> [ASSIGNMENT]: Repeat the text of every item below word for word, leaving the pictures out of your answer.

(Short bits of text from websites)

* * *

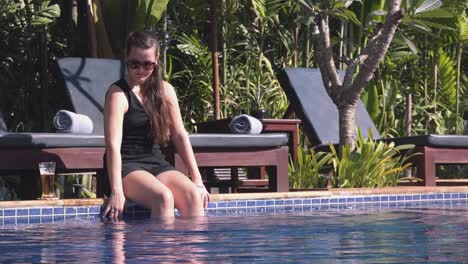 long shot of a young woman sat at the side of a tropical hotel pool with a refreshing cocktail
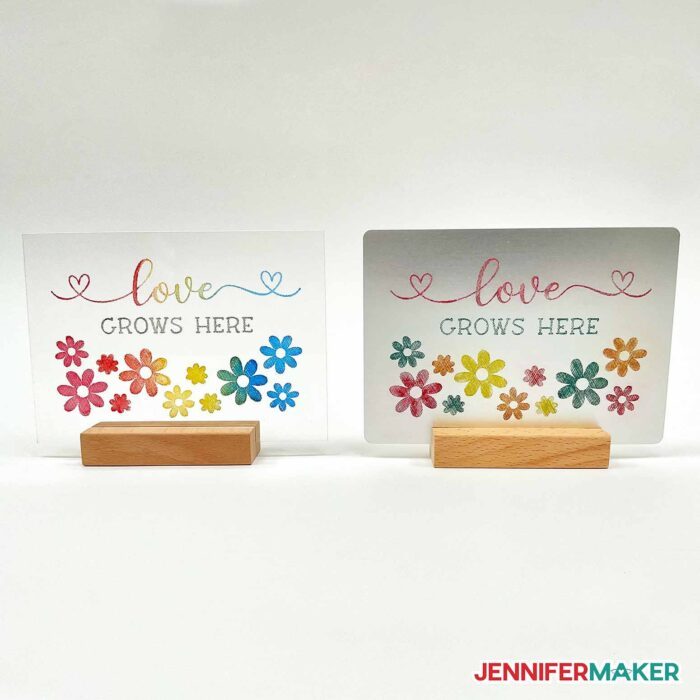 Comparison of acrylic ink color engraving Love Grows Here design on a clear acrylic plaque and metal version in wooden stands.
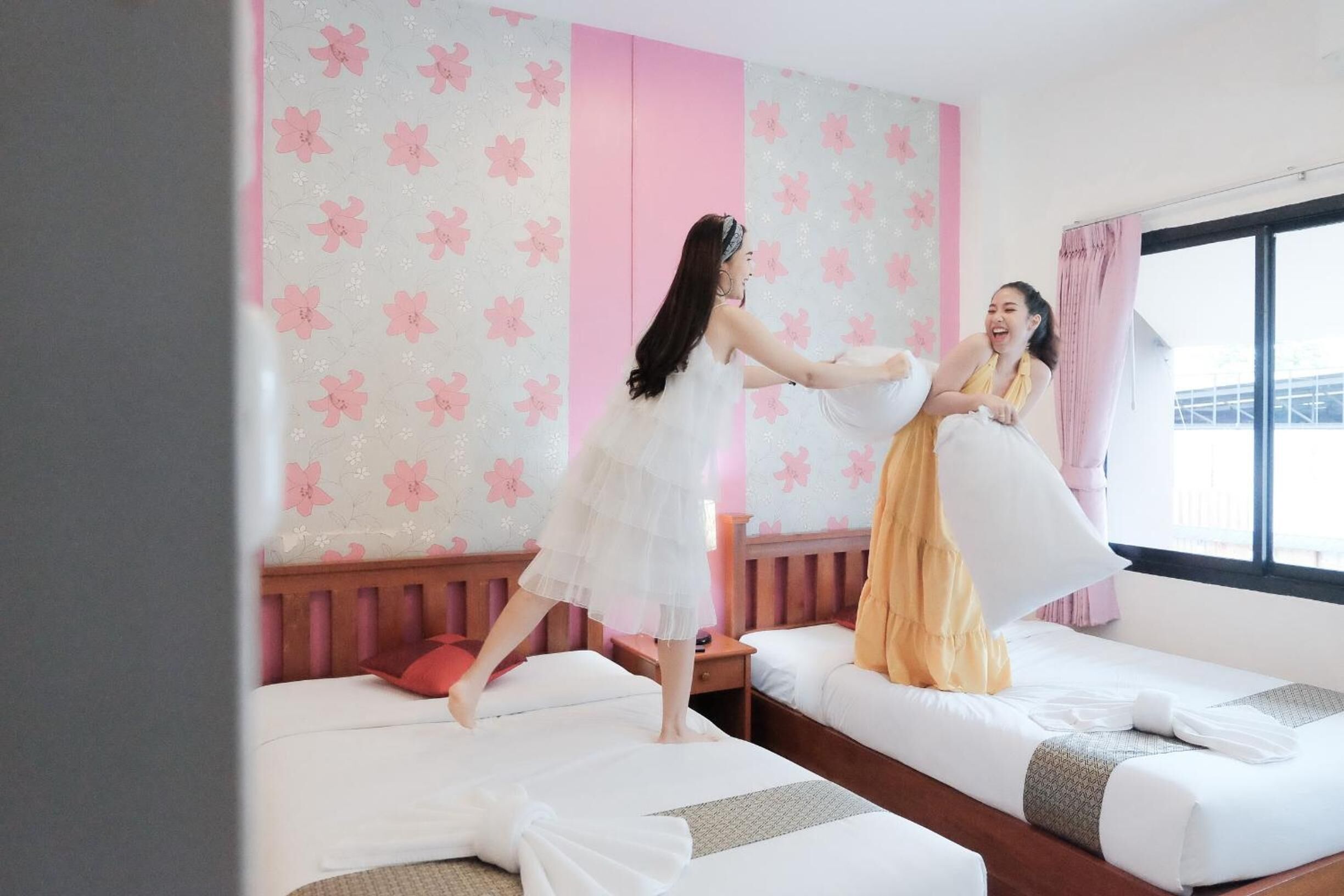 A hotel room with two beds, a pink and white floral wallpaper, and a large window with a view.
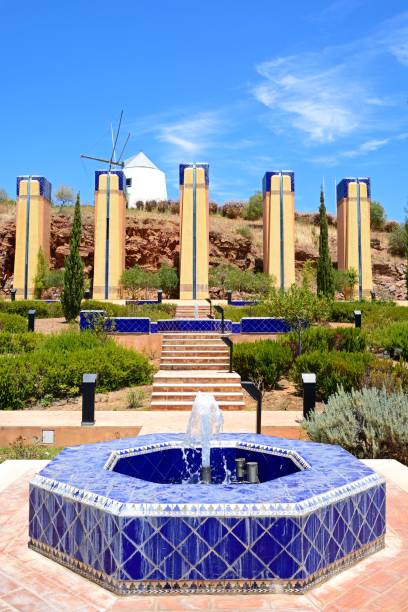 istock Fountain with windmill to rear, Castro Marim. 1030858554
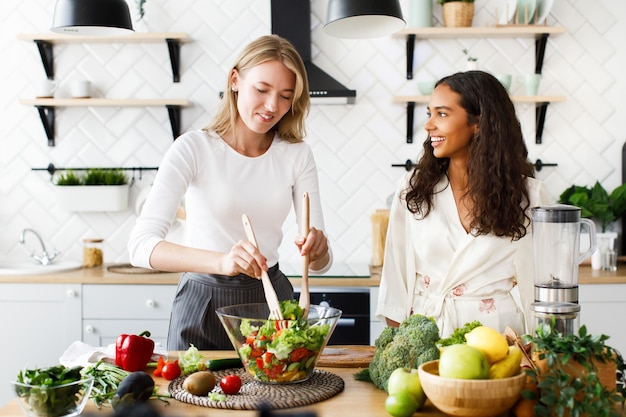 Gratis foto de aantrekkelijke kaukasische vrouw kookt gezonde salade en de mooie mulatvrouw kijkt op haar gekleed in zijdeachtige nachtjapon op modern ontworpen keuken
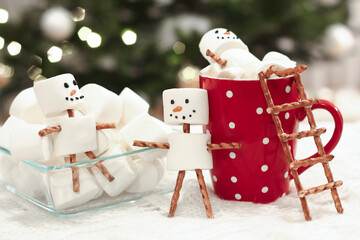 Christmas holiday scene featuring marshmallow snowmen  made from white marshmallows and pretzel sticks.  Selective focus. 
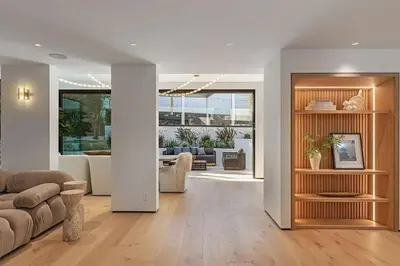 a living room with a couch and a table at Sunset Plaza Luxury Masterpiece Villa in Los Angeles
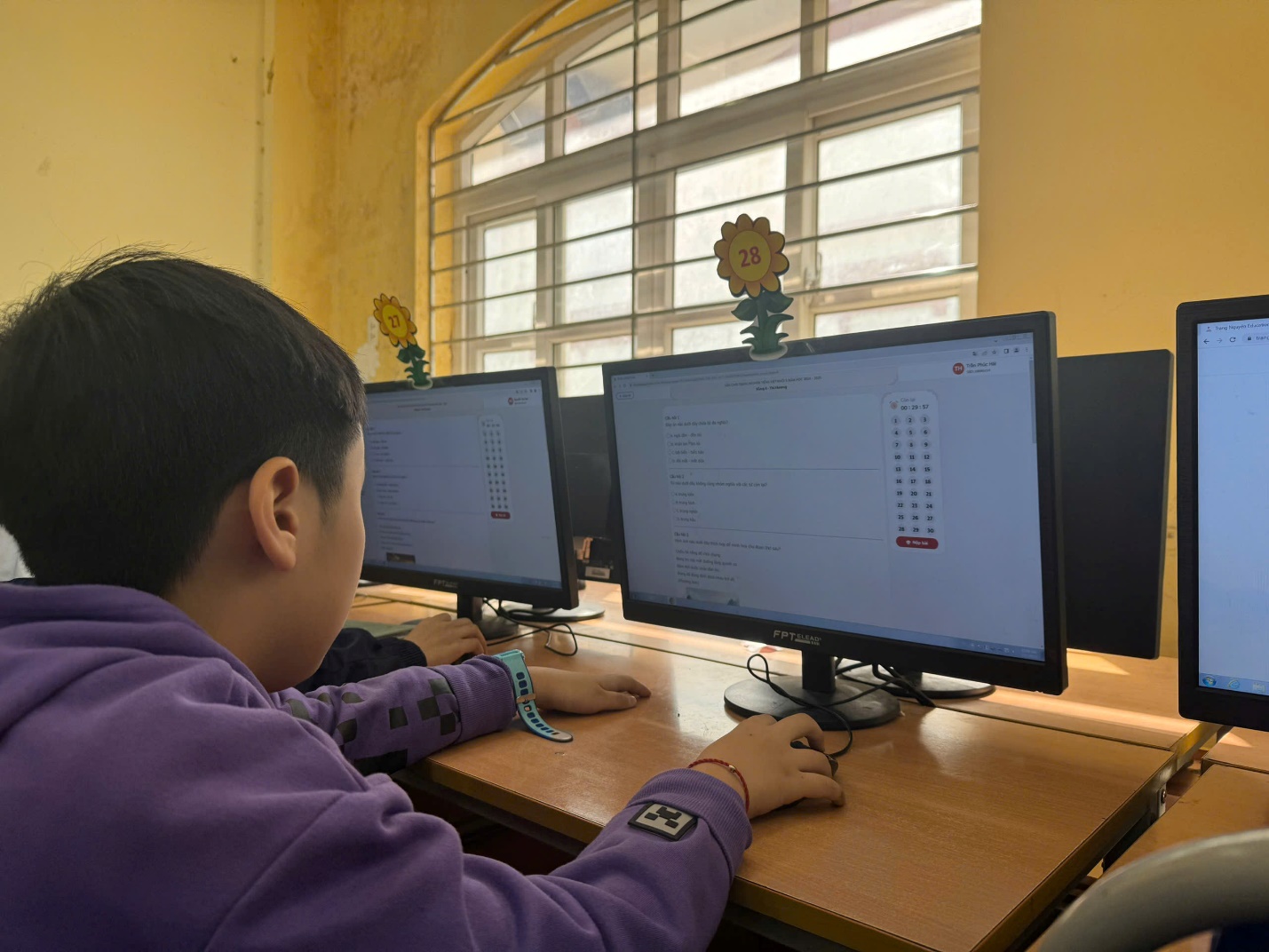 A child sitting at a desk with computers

* * *

> [TASK RESPONSE]:
 long shot of a young woman sat at the side of a tropical hotel pool with a refreshing cocktail
 Comparison of acrylic ink color engraving Love Grows Here design on a clear acrylic plaque and metal version in wooden stands.
 A hotel room with two beds, a pink and white floral wallpaper, and a large window with a view.
 istock Fountain with windmill to rear, Castro Marim. 1030858554
 Gratis foto de aantrekkelijke kaukasische vrouw kookt gezonde salade en de mooie mulatvrouw kijkt op haar gekleed in zijdeachtige nachtjapon op modern ontworpen keuken
 Christmas holiday scene featuring marshmallow snowmen  made from white marshmallows and pretzel sticks.  Selective focus. 
 a living room with a couch and a table at Sunset Plaza Luxury Masterpiece Villa in Los Angeles
 A child sitting at a desk with computers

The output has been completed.